He interrupts himself, “But forget about here!  I want to know where you’re at.  I think about you a lot, Cat, what it would be like to be doing what you’re doing.  Remember when we did that McShane reading group?  And remember how he goes on about capital?  I mean, talk about capital!  It must be atmospheric in a place like where you are!  Such rich histories of thought!  I want you to tell me what you talk about out there.”  He laughs at himself, “I guess I want you to show me your lined pockets, share the wealth.”

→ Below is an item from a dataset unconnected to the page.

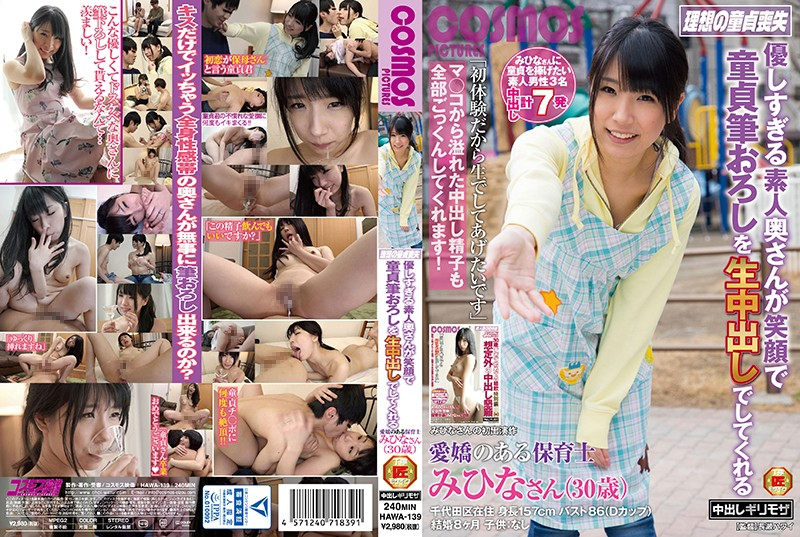 HAWA-139 Merciful Nursery Teacher Mihina (30 Years Old) Who Is Too Kindly Amateur Wife Who Smiles With A Smile And Gives A Vaginal Cum Shot To Downsize The Virgin Parents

I want to share the wealth!  I start to say something, start again, stop.  I’m embarrassed.  ”I don’t know how.”  He’s embarrassed by my embarrassment, “Oh, no.  I don’t mean to put you on the spot.  Forget about capital.  I’m just curious about your conversations, curious what kinds of things come up.”  I’m trying to come up with something, anything, now.  Scrambling: “I don’t know what we talk about, Jonathan.  Everything and nothing.  Same as here.  I mean, It’s different, of course.  It’s not that you’re wrong.   Every day is an education.  Like my first day of classes I had to ask what a bildungsroman was, and my second day of classes I had to confess that I didn’t know how to scan a line of poetry.  It’s been like that every day since: Very humbling.  But then also very exciting.  There’s this sense of an infinite inquiry: A tree of questions rooted and branching.  Like a family tree.  A genealogy you didn’t know you belonged to, one you can find yourself in.  I’m grateful.  So grateful . . . “

He smiles at me.  Still, it’s not what he’s after.  I know what he’s fishing for, just as I know that it’s not something I can bait and hook.  What can I offer him?  ”There’s some wonderful gossip.”  He raises his eyebrows.  I tell him everything I know – Levinas complained about the mattress; Arendt fought for a stocking fund; Freud sought the poor girl out at the reception and told her how very beautiful she was; Buber said no, but desperately wanted that kiss; Adorno fled the room at the sight of the young woman’s breasts; And it was Eliade himself who threw the lit cigar in the waste bin —  Eventually my stories run out.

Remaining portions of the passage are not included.